The design must handle extreme fan-out (one event → millions of recipients), support real-time delivery where required, respect user preferences and Do-Not-Disturb settings, and provide exactly-once or at-least-once semantics with high reliability. Real-world inspirations include:
- AWS SNS + SQS + Pinpoint
- Firebase Cloud Messaging (FCM)
- OneSignal / Braze
- Facebook’s Iris/Taurus
- Twitter’s Fanout service
The core challenge is the inverted traffic pattern: writes are low (one event), but reads/deliveries are extremely high (fan-out to N users).

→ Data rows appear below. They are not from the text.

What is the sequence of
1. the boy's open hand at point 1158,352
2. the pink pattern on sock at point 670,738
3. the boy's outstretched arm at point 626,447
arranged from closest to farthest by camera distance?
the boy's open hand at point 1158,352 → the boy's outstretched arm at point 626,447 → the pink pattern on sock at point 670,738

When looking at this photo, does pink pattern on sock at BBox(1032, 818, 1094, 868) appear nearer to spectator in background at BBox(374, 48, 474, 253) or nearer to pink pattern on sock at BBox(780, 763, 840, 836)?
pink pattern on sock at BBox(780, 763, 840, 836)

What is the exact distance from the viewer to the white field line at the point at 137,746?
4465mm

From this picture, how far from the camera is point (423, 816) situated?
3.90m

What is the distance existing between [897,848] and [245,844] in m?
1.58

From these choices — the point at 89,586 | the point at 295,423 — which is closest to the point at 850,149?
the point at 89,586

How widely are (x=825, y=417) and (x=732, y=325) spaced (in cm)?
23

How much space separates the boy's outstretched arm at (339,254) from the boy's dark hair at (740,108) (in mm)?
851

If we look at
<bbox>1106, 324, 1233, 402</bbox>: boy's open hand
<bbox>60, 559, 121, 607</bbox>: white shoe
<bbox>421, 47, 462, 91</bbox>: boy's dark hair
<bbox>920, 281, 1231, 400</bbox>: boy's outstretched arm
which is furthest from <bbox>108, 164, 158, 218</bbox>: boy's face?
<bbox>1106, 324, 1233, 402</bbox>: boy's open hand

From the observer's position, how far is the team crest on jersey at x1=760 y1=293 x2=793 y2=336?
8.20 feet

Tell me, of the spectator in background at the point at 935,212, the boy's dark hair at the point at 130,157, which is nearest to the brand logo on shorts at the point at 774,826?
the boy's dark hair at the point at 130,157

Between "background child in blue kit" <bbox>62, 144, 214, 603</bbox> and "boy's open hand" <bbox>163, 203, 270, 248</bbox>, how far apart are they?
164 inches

2. Functional Requirements
- Notification types:
- Real-time (e.g., chat messages, ride updates)
- Batch/digest (daily summaries)
- Transactional (order confirmation)
- Marketing/promotional
- Channels:
- Mobile push (APNs, FCM)
- Email (SMTP/SES)
- SMS (Twilio/Nexmo)
- In-app inbox
- Web push (VAPID)
- WebSocket for live apps
- Features:
- Templating (Handlebars/liquid) with personalization
- Localization (i18n)
- User preferences (opt-in/out per channel/topic)
- Do-Not-Disturb schedules
- Priority levels (critical vs normal)
- Tracking: delivery, open, click rates
- Rate limiting per user/channel (avoid spamming)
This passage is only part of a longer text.